On Sunday, local artist SaulPaul celebrated his first ever Grammy nomination for appearing on Best Children’s Album contender The Love, by Oakland hip-hop group Alphabet Rockers. The multihyphenate rapper, born Adam Neal, explored kid-friendly compositions after attending the ceremony in 2016 with the Texas Recording Academy Chapter. Already an inspirational speaker with a TED Talk, he had no idea children’s music stood among the nontelevised categories.

“I found my people,” he says of the children’s music community. “We all have the same mission to make dope music, but our content’s different. Kids have all these ‘aha’ moments, so it’s a great relationship.”

Expanding his youth advocacy, which Neal says reaches over 100,000 kids annually across events, the artist debuts his first-ever musical theatre production. SaulPaul’s Alien Adventure runs Feb. 8 through March 1 at the Scottish Rite Theater, scored by Neal and directed by Delanté Keys. Neal previously provided original music for the theatre’s hip-hop musical Rap Unzel.

He penned Alien Adventure with creative partner Bianca Neal after dreaming up an outer space tale of self-discovery one night. Building in humor for older onlookers, the play begins when kiddos find a Walkman and are baffled by the old-timey tech. Naturally, it summons an alien with time traveling abilities.

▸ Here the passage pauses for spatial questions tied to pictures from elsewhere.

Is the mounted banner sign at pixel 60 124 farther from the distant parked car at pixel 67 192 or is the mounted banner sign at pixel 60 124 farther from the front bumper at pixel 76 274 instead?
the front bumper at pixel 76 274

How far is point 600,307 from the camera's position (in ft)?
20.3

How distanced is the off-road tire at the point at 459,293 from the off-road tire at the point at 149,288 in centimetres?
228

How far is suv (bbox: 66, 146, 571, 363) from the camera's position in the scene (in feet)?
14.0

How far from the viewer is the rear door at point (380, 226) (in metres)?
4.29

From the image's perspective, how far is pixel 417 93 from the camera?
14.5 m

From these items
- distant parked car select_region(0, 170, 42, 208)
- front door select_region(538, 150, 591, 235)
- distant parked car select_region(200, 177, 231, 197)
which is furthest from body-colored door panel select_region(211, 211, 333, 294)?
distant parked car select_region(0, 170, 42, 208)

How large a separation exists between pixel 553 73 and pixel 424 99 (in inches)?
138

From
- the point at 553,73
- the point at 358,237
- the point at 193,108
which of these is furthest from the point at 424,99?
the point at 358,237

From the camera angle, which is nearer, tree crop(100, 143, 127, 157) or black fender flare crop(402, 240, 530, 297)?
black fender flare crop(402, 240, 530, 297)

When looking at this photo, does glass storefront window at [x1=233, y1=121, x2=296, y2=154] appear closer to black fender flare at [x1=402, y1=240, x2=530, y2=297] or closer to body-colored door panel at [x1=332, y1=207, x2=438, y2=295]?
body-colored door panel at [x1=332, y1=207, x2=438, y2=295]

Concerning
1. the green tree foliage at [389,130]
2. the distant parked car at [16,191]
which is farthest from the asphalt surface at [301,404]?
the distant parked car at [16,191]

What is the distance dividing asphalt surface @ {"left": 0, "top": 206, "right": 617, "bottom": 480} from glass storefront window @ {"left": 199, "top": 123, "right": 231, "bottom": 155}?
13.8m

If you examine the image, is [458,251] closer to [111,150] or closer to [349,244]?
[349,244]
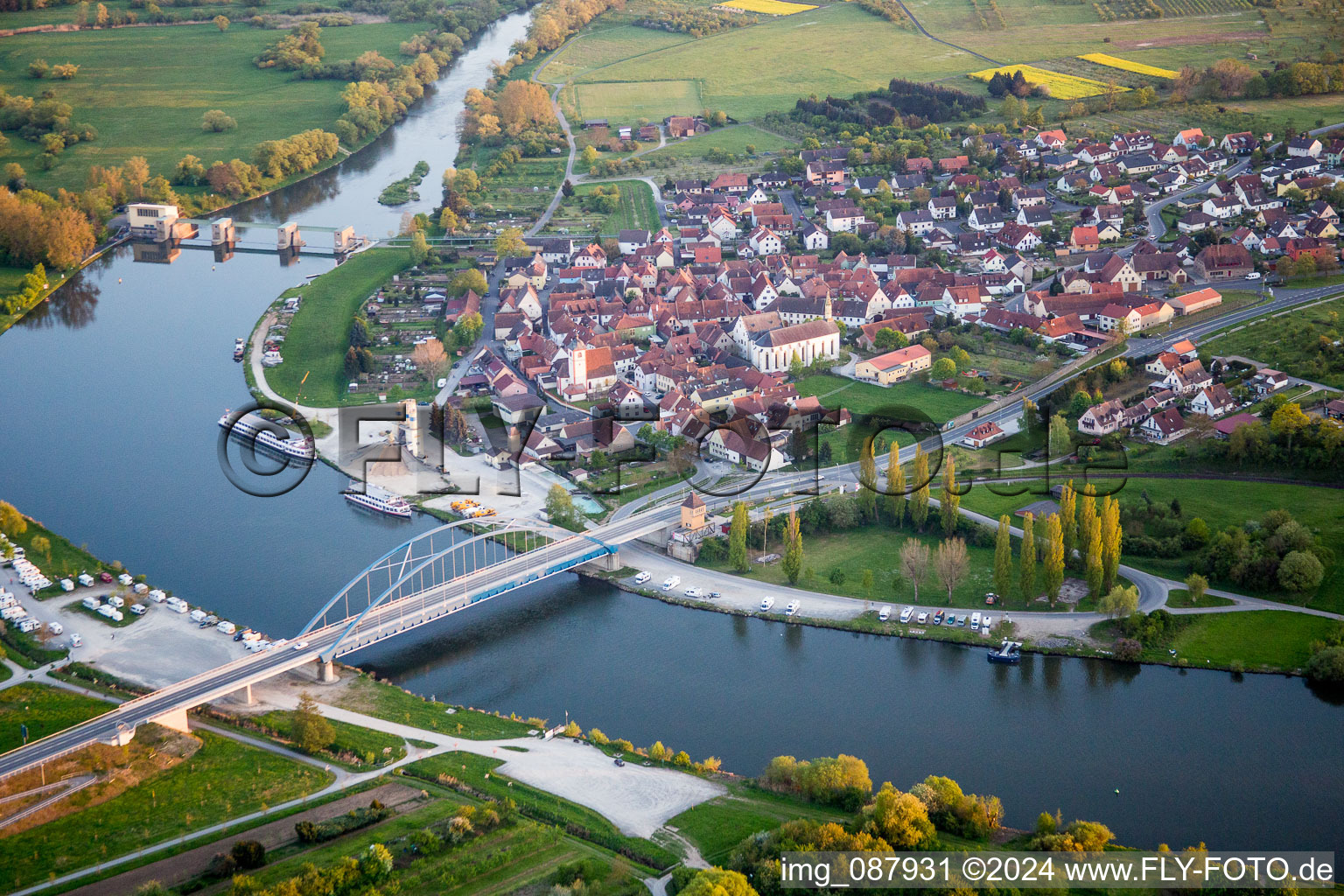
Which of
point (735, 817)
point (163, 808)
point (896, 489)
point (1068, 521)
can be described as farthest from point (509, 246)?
point (735, 817)

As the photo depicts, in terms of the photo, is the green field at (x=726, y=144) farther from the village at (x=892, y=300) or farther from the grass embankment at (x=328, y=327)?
the grass embankment at (x=328, y=327)

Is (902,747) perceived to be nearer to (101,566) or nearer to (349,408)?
(101,566)

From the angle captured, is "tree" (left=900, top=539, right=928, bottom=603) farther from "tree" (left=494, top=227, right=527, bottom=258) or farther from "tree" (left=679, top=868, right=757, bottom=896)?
"tree" (left=494, top=227, right=527, bottom=258)

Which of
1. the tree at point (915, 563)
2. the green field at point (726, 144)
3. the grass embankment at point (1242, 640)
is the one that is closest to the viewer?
the grass embankment at point (1242, 640)

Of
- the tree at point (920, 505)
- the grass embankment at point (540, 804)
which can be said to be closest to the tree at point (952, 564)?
the tree at point (920, 505)

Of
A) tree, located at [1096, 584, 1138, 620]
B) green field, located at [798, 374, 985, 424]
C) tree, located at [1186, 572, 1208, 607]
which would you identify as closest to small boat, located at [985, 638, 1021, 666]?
tree, located at [1096, 584, 1138, 620]

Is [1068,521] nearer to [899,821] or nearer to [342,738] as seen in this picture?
[899,821]
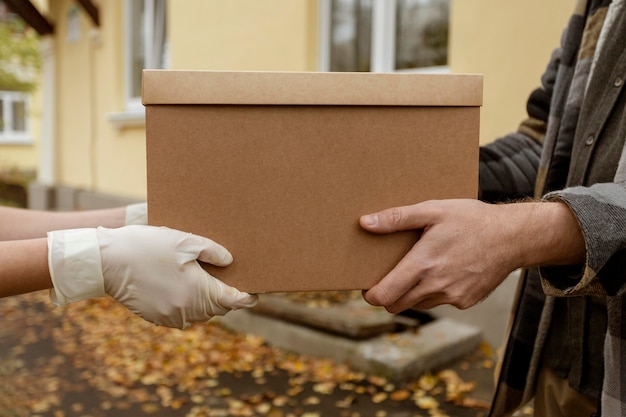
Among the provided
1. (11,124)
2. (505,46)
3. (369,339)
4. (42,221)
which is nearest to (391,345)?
(369,339)

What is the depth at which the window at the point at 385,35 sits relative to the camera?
3.92 m

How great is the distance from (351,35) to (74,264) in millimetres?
3706

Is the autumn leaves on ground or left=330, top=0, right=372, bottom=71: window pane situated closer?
the autumn leaves on ground

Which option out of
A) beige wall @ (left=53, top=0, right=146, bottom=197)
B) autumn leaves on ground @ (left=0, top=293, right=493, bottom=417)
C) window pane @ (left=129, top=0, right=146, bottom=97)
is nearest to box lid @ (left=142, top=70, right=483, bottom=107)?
autumn leaves on ground @ (left=0, top=293, right=493, bottom=417)

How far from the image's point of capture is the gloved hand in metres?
1.08

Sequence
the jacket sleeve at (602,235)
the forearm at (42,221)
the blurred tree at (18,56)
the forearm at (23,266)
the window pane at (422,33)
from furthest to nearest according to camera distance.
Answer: the blurred tree at (18,56), the window pane at (422,33), the forearm at (42,221), the forearm at (23,266), the jacket sleeve at (602,235)

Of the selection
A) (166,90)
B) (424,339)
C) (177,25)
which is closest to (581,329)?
(166,90)

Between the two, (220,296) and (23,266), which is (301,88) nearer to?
(220,296)

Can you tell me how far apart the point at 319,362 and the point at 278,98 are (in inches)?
104

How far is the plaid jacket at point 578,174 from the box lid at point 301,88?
11.7 inches

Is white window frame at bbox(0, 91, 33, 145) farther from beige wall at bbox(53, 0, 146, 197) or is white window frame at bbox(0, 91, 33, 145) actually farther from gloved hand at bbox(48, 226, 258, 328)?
gloved hand at bbox(48, 226, 258, 328)

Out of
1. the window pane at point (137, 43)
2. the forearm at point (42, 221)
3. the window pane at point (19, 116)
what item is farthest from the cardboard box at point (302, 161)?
the window pane at point (19, 116)

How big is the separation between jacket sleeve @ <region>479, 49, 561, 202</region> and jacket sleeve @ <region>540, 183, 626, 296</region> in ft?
1.46

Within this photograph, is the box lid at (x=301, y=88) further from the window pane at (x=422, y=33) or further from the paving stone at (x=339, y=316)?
the window pane at (x=422, y=33)
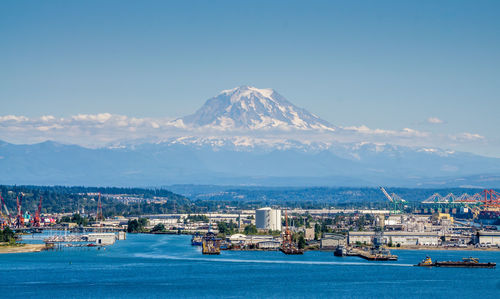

Alongside new compositions, the production revisits SaulPaul’s discography, distinguished by blending acoustic guitar, rapping, and singing on a loop pedal. The lively “Home,” a bilingual duet with 123 Andrés, matches a dance number in Mexico. “Motivation,” a Zulu-language collab with South African duo Bongi & Collin, soundtracks a scene in the country.

“As a touring artist, I’ve been exposed to so many different cultures,” adds Neal. “You realize there are other ways to do things, and these nuances and distinctions need to be celebrated.”

The larger business of being SaulPaul is perhaps best explained by his past few months. In November, new memoir Be the Change detailed his transformation “from prison incarceration to college graduation.” The next month, he brought a program under the same name to Asheville, N.C., where the artist trained Buncombe County police on restorative justice practices.

Before Grammy weekend, he attended the Folk Alliance International Conference. During a presentation on looping, he built up a rendition of Lead Belly‘s early recordings of “Amazing Grace.” Layers of beatboxing and guitar eventually invited the folk-oriented audience to sing the chorus.

“Then I rapped, like gritty rapped, ‘Two years in the pen plus three on parole/ Now that’s five years of my life, and where did they go?'” he explains. “I created this space where I could be authentically me, spit how I spit, and yet have these people sharing the hook. That’s my secret – finding the memorable moment.”